Last weekend Estonian Context-Driven Testers gathered for the 5th Peer Conference. The event was not pure LAWST style, as we started with workshops which were inputs for the presentations that were then discussed during open season.
The theme was about testing skills – what are used in different testing situations, which problems do they solve and are they “social” or “technical”
The three workshops were, details in the links:
Every team had 1 observer in the team to give feedback after they had ‘done’ the assignment, and then all of them were putting together a list of skills they used to solve the problems.
The three workshops concentrated on different testing aspects, but in the end have mostly overlapping problems:
- Not enough information – how to understand, convey and handle the situation
- Sharing your information – explaining your viewpoint, stating your point clearly, listening to others, trying to understand their point
- Conflicting models – every role had different expectations and view of the situation
- Co-operation – even though having a collective goal, every role seemed to want to further their own agenda
- Behavior – taking initiative or shutting up, leading or disrupting the flow, standing your ground or looking for compromises, etc.
Also pointed out were some of the more technical skills, information analysis, test data generation, test design, etc. Not to mention the “critical thinking”, which as quickly agreed that it can (and should) be applied everywhere. But we did not venture into defining that more deeply. It would have taken at least full day of discussion.
Our goal had been to create a list of testing skills that could be used for teaching testing. We did not get that far. Partly due to the time we had, but also due to the fact that the goal was too a bit too vague. Even so I think we got a lot closer to understanding what does it take to be tester on every level.

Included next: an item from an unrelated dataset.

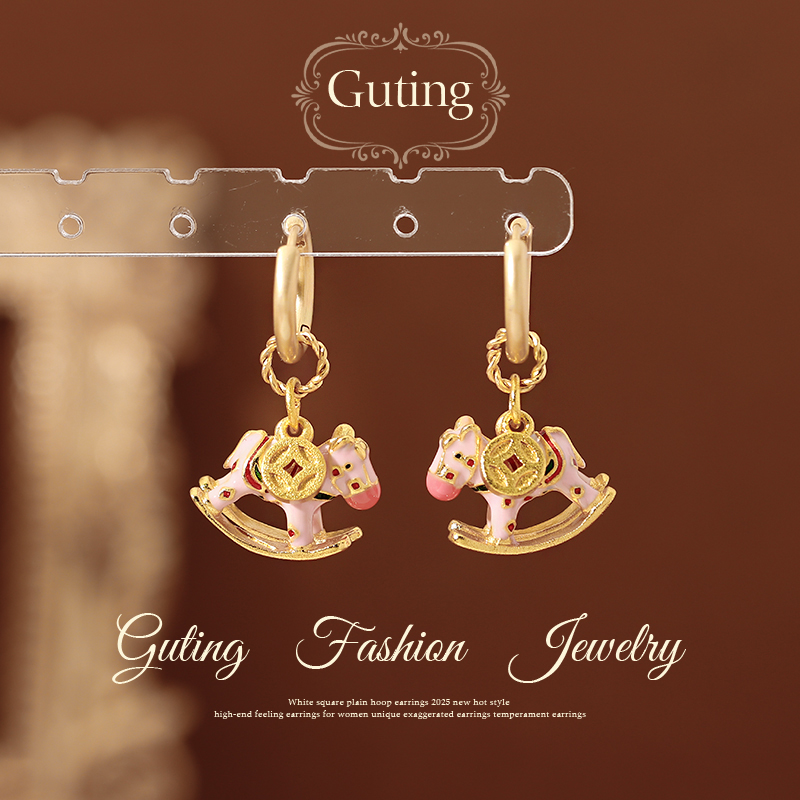 古婷新中式木马耳坠耳环高级感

According to general understanding testing is considered a “technical” career-path. But most of the problems we encountered during the workshop needed social skills for solving them. And we all agreed even without clearly defining “social”. I would say that those skills require a high level of collective tacit knowledge to be applied successfully, but that does not seem to be the full answer as well. Next PEST will explore it further.
In the end we agreed that testing has a big social side and learning to deal with that is essential for success.